INFORMATION SUPPLIED:
----------
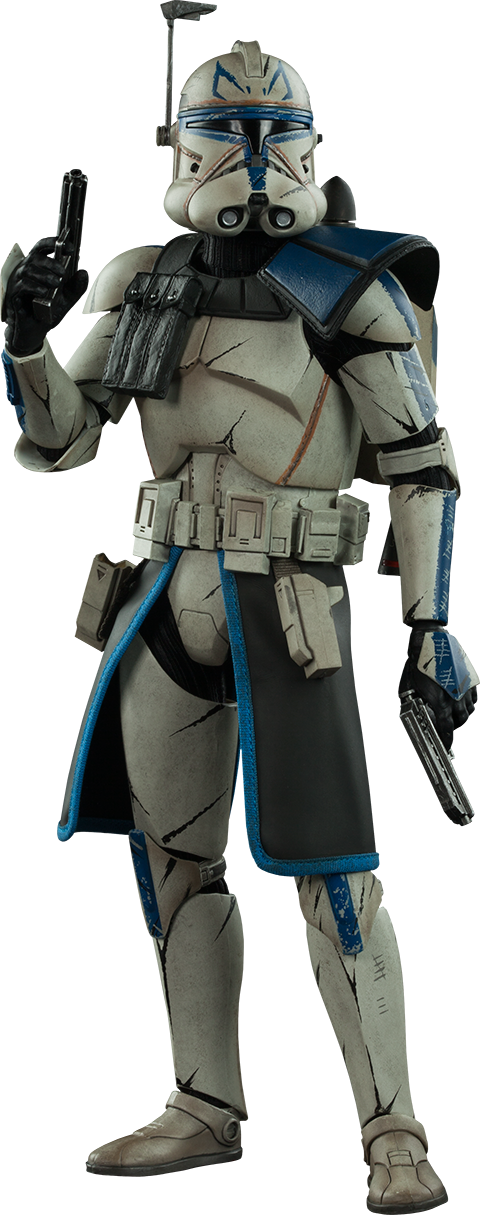 Sideshow Collectibles Captain Rex  Sixth Scale Figure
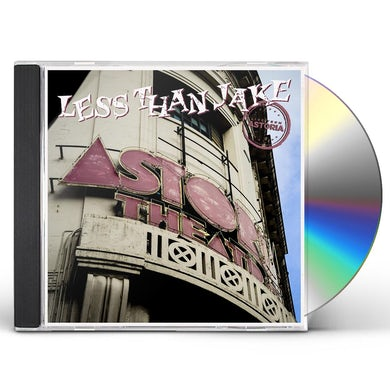 Less Than Jake LIVE FROM ASTORIA CD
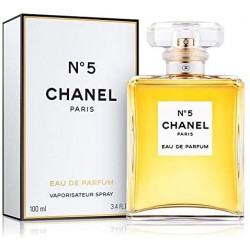 Chanel N°5 or Women - Eau de Parfum, 100 ml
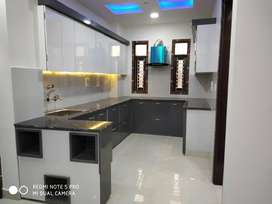 Cont.Ravi.3bhk.flat.good.loction.near.matro.hurry.flat.shot.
----------
TASK ITEM: Please produce an exact copy of all the material, leaving out the pictures.

ANSWER FOR THE TASK:
 Sideshow Collectibles Captain Rex  Sixth Scale Figure
 Less Than Jake LIVE FROM ASTORIA CD
 Chanel N°5 or Women - Eau de Parfum, 100 ml
 Cont.Ravi.3bhk.flat.good.loction.near.matro.hurry.flat.shot.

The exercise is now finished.